[TASK INPUTS — start]

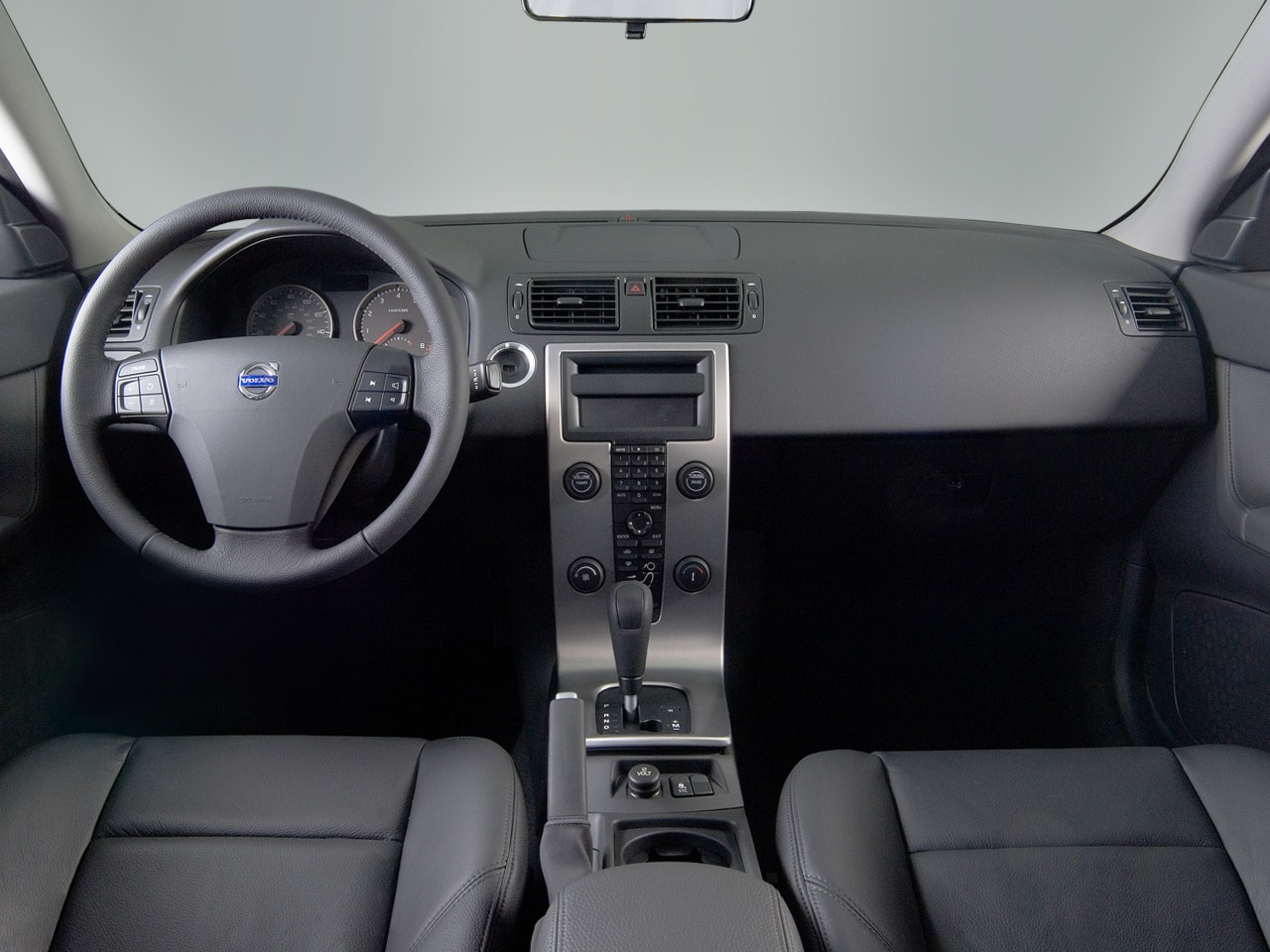 hight resolution of 2007 volvo s40 oil capacity specs view manufacturer details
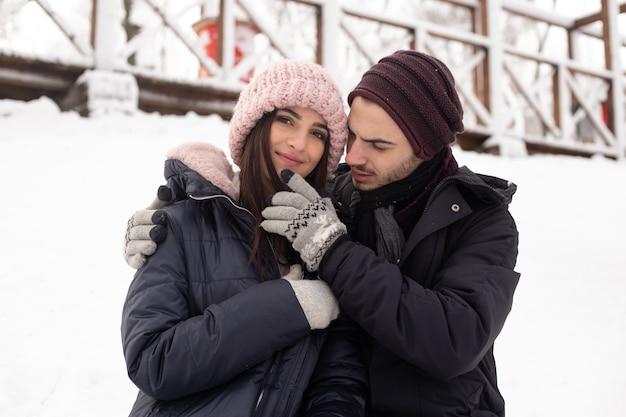 Liefdevolle jong koppel samen in het park in de winter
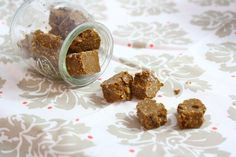 Should you have Mounds bar? Should you have fudge? Make the low calorie choice and have both! Does it make sense? Who cares because it sure is yummy! Adapted form my World's Healthiest (And Easiest… Vegan Candies, Raw Vegan Desserts, Vegan Treats, Vegan Snacks, Delicious Snacks, Vegan Raw, Healthy Fudge, Vegan Fudge, Healthy Sweets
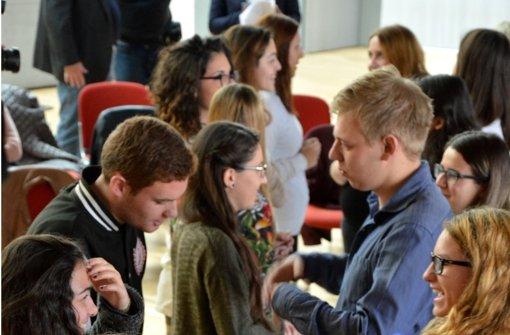 Beim internationalen Jugendtreffen  tauschen sich die jungen Leute aus. Foto: Sascha Sauer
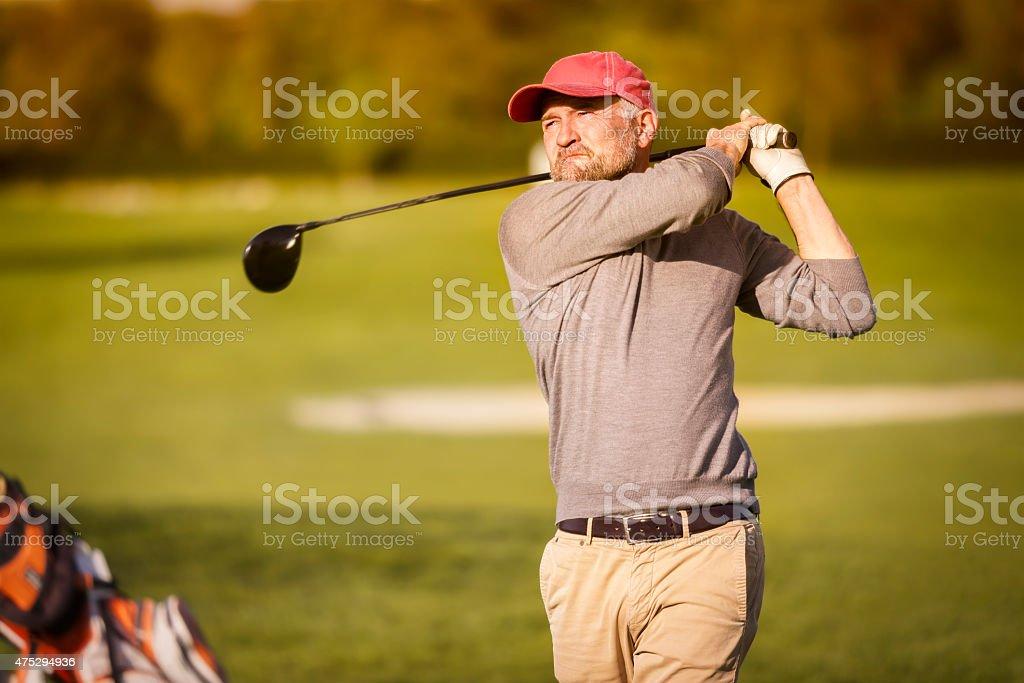 Homme jouer avec le joueur de golf club. - Photo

[TASK INPUTS — finish]

- [TASK STATEMENT]: Would you retype the entries above in full, exactly as written, minus the pictures?

- [OUTPUT FOR THIS EXERCISE]:
 hight resolution of 2007 volvo s40 oil capacity specs view manufacturer details
 Liefdevolle jong koppel samen in het park in de winter
 Should you have Mounds bar? Should you have fudge? Make the low calorie choice and have both! Does it make sense? Who cares because it sure is yummy! Adapted form my World's Healthiest (And Easiest… Vegan Candies, Raw Vegan Desserts, Vegan Treats, Vegan Snacks, Delicious Snacks, Vegan Raw, Healthy Fudge, Vegan Fudge, Healthy Sweets
 Beim internationalen Jugendtreffen  tauschen sich die jungen Leute aus. Foto: Sascha Sauer
 Homme jouer avec le joueur de golf club. - Photo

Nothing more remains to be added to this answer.